2. Choose yourself. For your own sake
The Bible says: “Love your neighbor as yourself.”
This means — love yourself first, and then your neighbor… as yourself.
By forgetting about yourself and ignoring your desires, you devalue the gift the Universe has given you — to live with pleasure.
Sooner or later, a moment will come when self-sacrifice pushes you to your limit, and you will realize that things cannot go on like this any longer.
Then the true motives for such behavior will surface, along with your own needs.
When you choose yourself, you restore your connection with Spirit. You rediscover the value of what has been given to you.
You are already thinking and acting from a vertical alignment, in touch with your higher aspects.
This is not selfishness — it is saving yourself.
Any circumstances can shift into a completely different perspective, where you won’t need to play the role of a rescuer or a victim.
You will see a solution for how to act, what help you can offer without harming yourself.
3. Set your priorities correctly
Often people act automatically, out of habit. They don’t think about why they behave in a certain way.
After you realize that you are making an unnecessary sacrifice, try to catch yourself in moments when you give up on yourself in favor of tasks that can wait.
- If there’s a crisis at work and you’re feeling unwell — choose yourself and go get treatment.
- If you are tired, dinner isn’t ready, and you need to feed the family, don’t stand at the stove; instead, buy dumplings or other convenience foods, or order food from a restaurant.
- If someone asks to borrow money, only give an amount you can easily part with.
See also: Who and when you can help. Motives and principles of helping others from a spiritual perspective
4. Give a person a fishing rod, not a fish
“Give a man a fish, and you feed him for a day; teach him to fish, and you feed him for a lifetime.”
Chinese Proverb
Learn to see when your help is truly needed, and when you need to say a firm “NO.”
If you’ve been feeding someone fish, maybe it’s time to give them a fishing rod and show them how to use it?
These situations happen to you precisely so you can assert your own interests.

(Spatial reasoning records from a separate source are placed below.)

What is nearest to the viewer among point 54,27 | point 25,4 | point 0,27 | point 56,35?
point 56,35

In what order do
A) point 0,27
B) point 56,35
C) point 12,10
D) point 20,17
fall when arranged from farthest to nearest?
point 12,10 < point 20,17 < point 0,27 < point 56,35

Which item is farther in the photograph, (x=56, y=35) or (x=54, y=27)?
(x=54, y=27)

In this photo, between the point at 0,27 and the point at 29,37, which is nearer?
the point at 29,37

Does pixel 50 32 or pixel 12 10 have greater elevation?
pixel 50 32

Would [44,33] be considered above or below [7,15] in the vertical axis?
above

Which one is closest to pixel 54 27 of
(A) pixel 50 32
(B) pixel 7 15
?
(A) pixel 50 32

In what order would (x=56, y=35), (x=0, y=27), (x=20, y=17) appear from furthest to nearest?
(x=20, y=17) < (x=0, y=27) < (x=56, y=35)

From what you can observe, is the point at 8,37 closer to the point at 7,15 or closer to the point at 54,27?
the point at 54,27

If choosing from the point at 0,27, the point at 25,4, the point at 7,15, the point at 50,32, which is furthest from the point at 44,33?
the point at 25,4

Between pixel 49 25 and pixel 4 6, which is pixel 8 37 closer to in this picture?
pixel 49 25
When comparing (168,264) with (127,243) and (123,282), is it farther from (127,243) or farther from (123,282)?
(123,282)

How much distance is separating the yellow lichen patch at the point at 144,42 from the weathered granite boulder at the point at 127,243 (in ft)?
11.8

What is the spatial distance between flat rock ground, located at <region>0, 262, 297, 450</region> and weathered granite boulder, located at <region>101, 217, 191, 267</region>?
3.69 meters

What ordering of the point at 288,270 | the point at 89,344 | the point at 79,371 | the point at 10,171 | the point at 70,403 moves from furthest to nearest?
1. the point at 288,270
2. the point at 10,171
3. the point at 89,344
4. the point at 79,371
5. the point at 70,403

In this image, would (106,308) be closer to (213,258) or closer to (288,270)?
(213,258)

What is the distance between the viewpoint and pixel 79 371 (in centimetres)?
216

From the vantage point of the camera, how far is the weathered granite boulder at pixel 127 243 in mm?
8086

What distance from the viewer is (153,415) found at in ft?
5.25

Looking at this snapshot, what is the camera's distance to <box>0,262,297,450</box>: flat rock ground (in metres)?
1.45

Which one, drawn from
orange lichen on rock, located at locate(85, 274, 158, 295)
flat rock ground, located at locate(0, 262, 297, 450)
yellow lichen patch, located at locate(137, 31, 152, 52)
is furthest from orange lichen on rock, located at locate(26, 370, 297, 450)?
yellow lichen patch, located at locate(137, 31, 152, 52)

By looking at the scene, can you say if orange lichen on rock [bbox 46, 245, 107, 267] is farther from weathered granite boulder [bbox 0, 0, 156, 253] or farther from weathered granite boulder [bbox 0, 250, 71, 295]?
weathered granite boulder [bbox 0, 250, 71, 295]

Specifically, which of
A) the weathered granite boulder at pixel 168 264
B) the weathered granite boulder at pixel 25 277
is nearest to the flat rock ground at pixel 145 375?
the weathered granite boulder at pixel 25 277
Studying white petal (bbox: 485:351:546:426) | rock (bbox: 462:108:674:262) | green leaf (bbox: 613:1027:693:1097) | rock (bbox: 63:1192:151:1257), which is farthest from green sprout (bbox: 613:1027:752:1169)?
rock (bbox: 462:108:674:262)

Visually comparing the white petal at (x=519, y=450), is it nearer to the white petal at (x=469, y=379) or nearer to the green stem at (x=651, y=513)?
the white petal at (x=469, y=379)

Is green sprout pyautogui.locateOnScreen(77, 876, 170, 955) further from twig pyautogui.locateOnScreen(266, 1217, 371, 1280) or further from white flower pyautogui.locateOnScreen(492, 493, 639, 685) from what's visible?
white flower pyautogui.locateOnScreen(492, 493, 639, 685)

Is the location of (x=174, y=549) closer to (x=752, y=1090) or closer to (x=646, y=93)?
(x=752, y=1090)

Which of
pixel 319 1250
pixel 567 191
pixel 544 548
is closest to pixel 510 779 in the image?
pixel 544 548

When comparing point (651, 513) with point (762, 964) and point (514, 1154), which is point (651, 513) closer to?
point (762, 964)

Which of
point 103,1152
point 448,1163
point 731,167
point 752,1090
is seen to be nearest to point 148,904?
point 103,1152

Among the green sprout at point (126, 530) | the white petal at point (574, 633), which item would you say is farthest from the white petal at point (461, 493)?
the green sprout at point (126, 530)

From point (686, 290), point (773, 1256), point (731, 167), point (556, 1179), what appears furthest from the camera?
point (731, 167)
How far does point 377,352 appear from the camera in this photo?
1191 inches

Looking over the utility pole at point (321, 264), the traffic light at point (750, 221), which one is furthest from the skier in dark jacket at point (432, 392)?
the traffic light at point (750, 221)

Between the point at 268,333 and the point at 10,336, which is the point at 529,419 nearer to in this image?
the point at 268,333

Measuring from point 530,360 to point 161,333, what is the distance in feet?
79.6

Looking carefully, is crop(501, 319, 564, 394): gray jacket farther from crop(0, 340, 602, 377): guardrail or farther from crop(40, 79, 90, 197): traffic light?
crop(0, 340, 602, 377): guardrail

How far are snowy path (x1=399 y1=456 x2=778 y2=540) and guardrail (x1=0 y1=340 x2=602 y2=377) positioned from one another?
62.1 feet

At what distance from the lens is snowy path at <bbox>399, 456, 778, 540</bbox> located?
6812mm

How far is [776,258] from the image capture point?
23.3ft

Who knows, maybe after this a karmic knot will be untied, and the person who constantly needed you (as you thought) will be perfectly capable of handling their own problems.
Accept all the blessings the Universe gives you, even if you think you don’t need them. Perhaps tomorrow they will be needed by other people who turn to you for help.
For example, you were offered a job, but you don’t need it. However, this position would be perfect for your acquaintance, to whom you regularly lend money.
By recognizing yourself as the main character of your life, you will find solutions that will help you preserve your energy, health, and time, and help those in need.
And this help will come from free will, not because you are afraid of being misunderstood.
Learn to assert your rights with dignity: “I have the right to say NO!”
5. Allow people to judge you
If you start respecting your own interests and desires, it doesn’t mean you will become selfish.
If you are afraid that your loved ones will turn away from you, that won’t happen. On the contrary, they will start to take you into account.
From a state of fullness and self-respect, you will give them much more than when you are forced to do it. They will feel it.
Who you can expect judgment from:
- From people who sacrifice themselves and don’t allow themselves even basic self-care. Allow them to judge. Perhaps, looking at you, they will also want to change.
- From people who are used to your inability to say no and believe that this is exactly how it should be.
This type of relationship suits them, until one day they are told: “That’s it, enough! From now on, you’re on your own!” That’s when the deep resentment begins! Think about whether you need such relationships.
See also Weak Personal Boundaries — 7 Signs
Determine how strong or weak your boundaries are.
I hope I have given you enough compelling reasons why you need to give up self-sacrifice and put yourself first.